Kartik ended the call with a curt sigh. "No. Headquarters confirms—*they never sent us any tickets*. Neither did Justin. And the sender's identity? Masked. Rerouted through at least four countries."
Akanksha's stomach dropped. "So… someone wanted us *here*. But not for our safety."
Kartik looked at her sharply. "No. They wanted us involved. Someone's making moves around Radhika's circle… and we've been thrown into it."
She nodded grimly. "And not just thrown in. Manipulated. My editor told me the same—he didn't approve my Italy leave, and yet it shows 'granted' in the system. Digital forgery. Professional."
Kartik folded his arms. "This is deep. Whoever is pulling the strings isn't sloppy. They're careful. Powerful."
They began walking along the canal, their steps brisk, their tone shifting from casual to calculating.
Akanksha lowered her voice. "You know what this means, right? This isn't about some jealous sister or an old family feud. It's strategic. Almost... militant."
Kartik nodded. "This reeks of psychological warfare. Someone studied Radhika's life—her friends, her weaknesses, even her memories. They're not just trying to hurt her. They're trying to *unravel* her."
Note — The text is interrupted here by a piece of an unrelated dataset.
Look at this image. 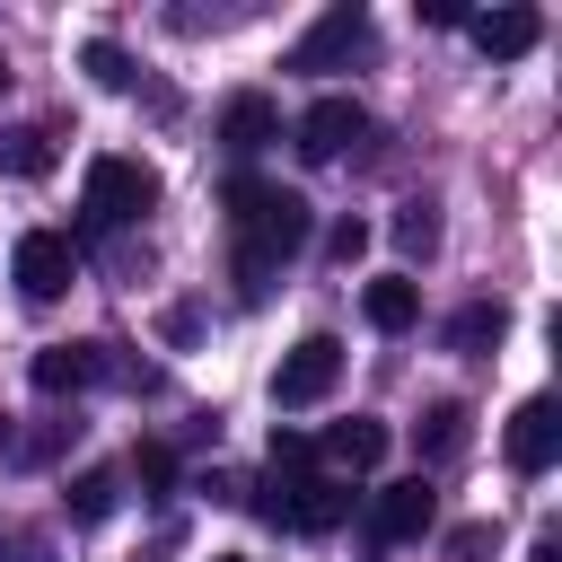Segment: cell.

"Any suspects?" Akanksha asked.
Kartik hesitated. "One name keeps popping up. Dev's father."
She raised an eyebrow. "Wasn't he… out of the picture?"
"Retired from public life, yes. But not powerless. I dug through some of his past financials. Quiet donations to shell companies. One of them—*MedCore Italia*—has ties to missing person investigations in Southern Europe. Aarya could've been held by them."
Akanksha's voice was barely a whisper. "You think he helped her?"
"I think," Kartik said slowly, "he was *used*. Aarya might have saved herself—or was saved by someone else—and then twisted his grief, his power, for her own revenge."
Akanksha stopped walking.
"She's targeting Radhika's world," she said, her voice shaking slightly. "One by one. Using Dev's father as a pawn. And we've just landed on her chessboard."
Kartik looked at her, his eyes dark. "Then it's time we flipped the board."
They exchanged a long look.
Whatever had brought them here was bigger than they imagined. And it was only beginning.